Document excerpt:
___

[BiO BB] Looking for researcher, to assist on blast-like invention

Theodore H. Smith delete at elfdata.com
Tue Feb 12 11:13:03 EST 2008

Hi Andreu,

I am definitely making my source code available to everyone, under  
open source agreement. I am not going the commercial route. And while  
I will protect my intellectual property, I am not going the patent  
route. I am not a believer of the whole aggressive "stop people doing  
stuff" idea.

I should have said that I am making this open source, at the start.

The main reason I am delaying in making it open source, is that I  
don't have a C++ version yet, so I have nothing to offer. And also I  
find source forge awkward to use and wastes a lot of time, compared to  
me just uploading the source code directly to my website and just  
putting an agreement saying "this is open source".

As for writing a paper... I don't really have the background in  
University to write a paper, meaning it would take me a lot longer to  
do than someone experienced in writing papers. And to be honest I feel  
it would distract me from my main goal, which is to spend my time  
doing something productive. I would rather someone else write a paper  
for me :) I think this would be a fair arrangement.

___

[Spatial questions about scenes]
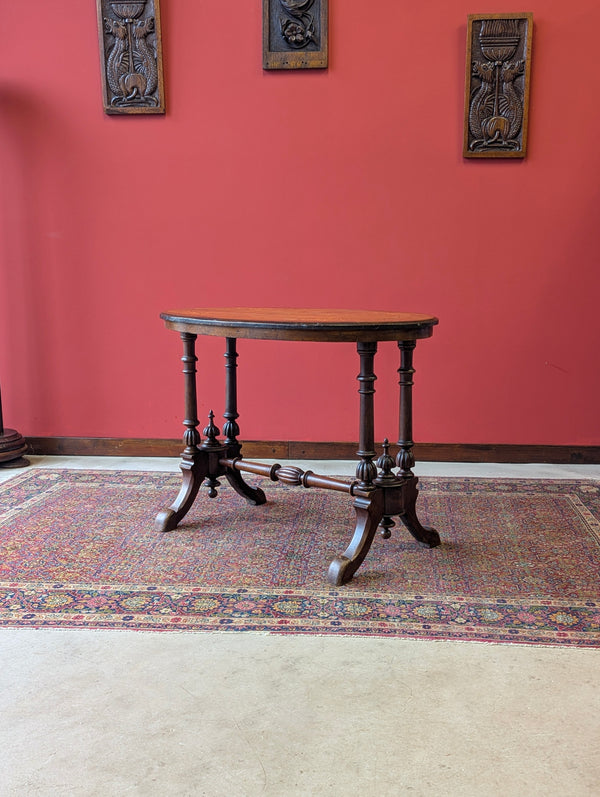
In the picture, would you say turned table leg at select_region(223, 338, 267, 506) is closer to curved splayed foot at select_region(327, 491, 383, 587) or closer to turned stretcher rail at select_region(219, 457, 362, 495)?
turned stretcher rail at select_region(219, 457, 362, 495)

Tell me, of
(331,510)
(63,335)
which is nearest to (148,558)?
(331,510)

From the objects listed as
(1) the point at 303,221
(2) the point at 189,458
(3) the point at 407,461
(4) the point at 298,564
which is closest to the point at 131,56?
(1) the point at 303,221

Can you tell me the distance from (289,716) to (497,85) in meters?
3.51

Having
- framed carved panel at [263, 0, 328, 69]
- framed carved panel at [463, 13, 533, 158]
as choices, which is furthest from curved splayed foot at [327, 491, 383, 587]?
framed carved panel at [263, 0, 328, 69]

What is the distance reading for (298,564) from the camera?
301cm

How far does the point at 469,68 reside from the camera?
13.9 ft

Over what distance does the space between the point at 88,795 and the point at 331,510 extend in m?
2.09

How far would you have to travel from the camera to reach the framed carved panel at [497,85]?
4199 mm

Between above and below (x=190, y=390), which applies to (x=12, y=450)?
below

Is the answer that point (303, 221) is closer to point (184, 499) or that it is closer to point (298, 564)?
point (184, 499)

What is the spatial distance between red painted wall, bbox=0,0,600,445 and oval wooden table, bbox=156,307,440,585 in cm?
126

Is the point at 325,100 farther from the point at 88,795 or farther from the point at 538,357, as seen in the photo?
the point at 88,795

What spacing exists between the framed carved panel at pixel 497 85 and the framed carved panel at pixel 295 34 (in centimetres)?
79

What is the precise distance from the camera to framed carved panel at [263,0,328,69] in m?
4.29
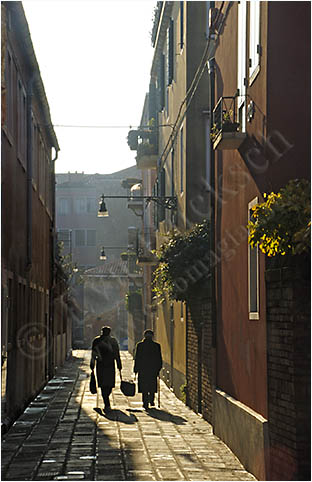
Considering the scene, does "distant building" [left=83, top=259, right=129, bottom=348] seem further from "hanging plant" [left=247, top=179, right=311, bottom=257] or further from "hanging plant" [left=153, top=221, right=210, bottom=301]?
"hanging plant" [left=247, top=179, right=311, bottom=257]

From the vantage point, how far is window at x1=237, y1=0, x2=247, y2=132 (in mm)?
12211

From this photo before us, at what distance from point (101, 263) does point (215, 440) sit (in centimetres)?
6312

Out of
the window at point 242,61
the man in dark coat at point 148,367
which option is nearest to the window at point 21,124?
the man in dark coat at point 148,367

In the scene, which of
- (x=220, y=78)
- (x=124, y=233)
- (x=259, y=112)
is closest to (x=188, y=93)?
(x=220, y=78)

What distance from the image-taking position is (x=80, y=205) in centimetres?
7750

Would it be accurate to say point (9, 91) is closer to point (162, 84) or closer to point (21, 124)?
point (21, 124)

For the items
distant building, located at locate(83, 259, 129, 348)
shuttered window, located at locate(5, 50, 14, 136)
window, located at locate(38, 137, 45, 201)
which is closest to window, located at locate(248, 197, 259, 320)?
shuttered window, located at locate(5, 50, 14, 136)

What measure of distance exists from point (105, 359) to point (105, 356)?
6 centimetres

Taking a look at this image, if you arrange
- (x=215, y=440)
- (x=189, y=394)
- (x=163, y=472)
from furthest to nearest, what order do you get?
(x=189, y=394) → (x=215, y=440) → (x=163, y=472)

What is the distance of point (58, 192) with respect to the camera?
7719 cm

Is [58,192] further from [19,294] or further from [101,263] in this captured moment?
[19,294]

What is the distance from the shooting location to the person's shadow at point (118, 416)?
1712cm

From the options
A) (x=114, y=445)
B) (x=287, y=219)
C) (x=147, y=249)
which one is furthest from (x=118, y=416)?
(x=147, y=249)

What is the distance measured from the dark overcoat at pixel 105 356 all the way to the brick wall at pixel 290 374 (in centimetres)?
994
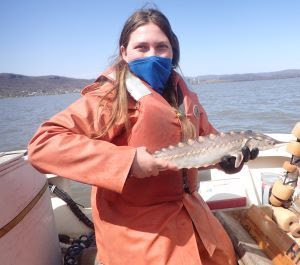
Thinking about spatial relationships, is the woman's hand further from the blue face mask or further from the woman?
the blue face mask

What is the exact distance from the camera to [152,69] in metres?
2.33

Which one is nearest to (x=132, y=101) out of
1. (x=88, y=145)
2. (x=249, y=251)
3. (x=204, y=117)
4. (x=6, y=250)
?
(x=88, y=145)

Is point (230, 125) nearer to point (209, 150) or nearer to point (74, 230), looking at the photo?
point (74, 230)

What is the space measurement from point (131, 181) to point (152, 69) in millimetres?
729

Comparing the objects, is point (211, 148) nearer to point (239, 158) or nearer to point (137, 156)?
point (239, 158)

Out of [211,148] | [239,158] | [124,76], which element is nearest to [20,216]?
[124,76]

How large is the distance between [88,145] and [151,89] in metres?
0.66

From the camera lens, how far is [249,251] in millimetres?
2455

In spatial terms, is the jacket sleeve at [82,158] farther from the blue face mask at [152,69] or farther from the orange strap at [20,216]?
the blue face mask at [152,69]

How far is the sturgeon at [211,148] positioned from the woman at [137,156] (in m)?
0.09

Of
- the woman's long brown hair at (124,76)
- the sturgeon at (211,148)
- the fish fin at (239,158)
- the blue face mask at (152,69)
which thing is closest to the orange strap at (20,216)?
the woman's long brown hair at (124,76)

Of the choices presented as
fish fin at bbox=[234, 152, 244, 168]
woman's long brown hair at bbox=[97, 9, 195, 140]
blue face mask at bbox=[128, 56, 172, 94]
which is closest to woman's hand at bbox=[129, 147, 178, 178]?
woman's long brown hair at bbox=[97, 9, 195, 140]

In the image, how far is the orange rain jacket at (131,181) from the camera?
188 cm

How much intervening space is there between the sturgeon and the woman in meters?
0.09
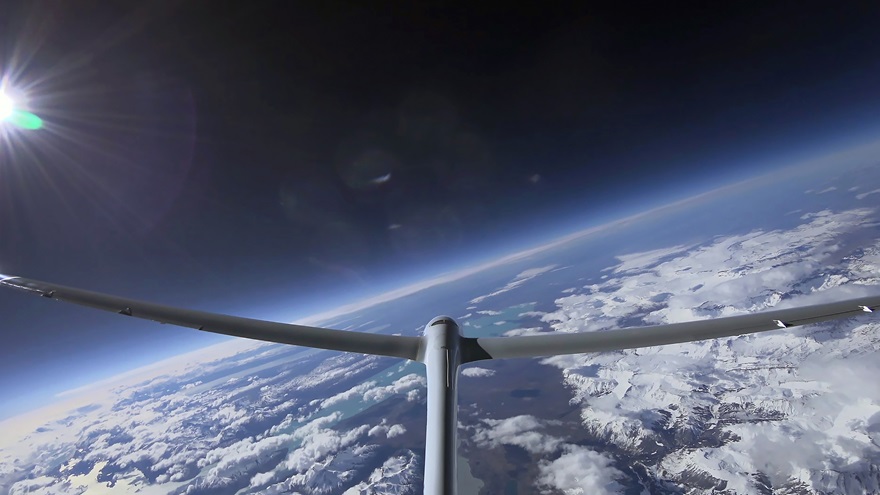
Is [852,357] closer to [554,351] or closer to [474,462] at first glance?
[474,462]

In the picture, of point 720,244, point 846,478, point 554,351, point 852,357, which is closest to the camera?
point 554,351

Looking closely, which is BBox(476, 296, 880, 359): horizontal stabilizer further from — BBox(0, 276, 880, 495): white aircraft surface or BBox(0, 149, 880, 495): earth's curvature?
BBox(0, 149, 880, 495): earth's curvature

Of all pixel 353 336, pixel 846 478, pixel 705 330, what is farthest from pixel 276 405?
pixel 846 478

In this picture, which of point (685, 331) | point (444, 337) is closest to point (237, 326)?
point (444, 337)

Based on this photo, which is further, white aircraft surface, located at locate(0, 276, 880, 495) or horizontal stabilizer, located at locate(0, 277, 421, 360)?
horizontal stabilizer, located at locate(0, 277, 421, 360)

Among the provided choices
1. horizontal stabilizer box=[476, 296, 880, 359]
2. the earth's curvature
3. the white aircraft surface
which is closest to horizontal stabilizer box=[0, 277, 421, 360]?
the white aircraft surface

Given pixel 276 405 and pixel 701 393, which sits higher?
pixel 276 405

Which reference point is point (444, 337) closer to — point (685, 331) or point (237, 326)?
point (237, 326)

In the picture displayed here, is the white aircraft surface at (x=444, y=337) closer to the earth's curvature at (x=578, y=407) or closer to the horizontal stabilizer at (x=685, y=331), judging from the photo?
the horizontal stabilizer at (x=685, y=331)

___

Exercise description:
Print the part of the mailing-list post that begins at the words that have "[BiO BB] Looking" and stops after "at the start.". These items have no connection to the mailing-list post.

Output for this exercise:
[BiO BB] Looking for researcher, to assist on blast-like invention

Theodore H. Smith delete at elfdata.com
Tue Feb 12 11:13:03 EST 2008

Hi Andreu,

I am definitely making my source code available to everyone, under  
open source agreement. I am not going the commercial route. And while  
I will protect my intellectual property, I am not going the patent  
route. I am not a believer of the whole aggressive "stop people doing  
stuff" idea.

I should have said that I am making this open source, at the start.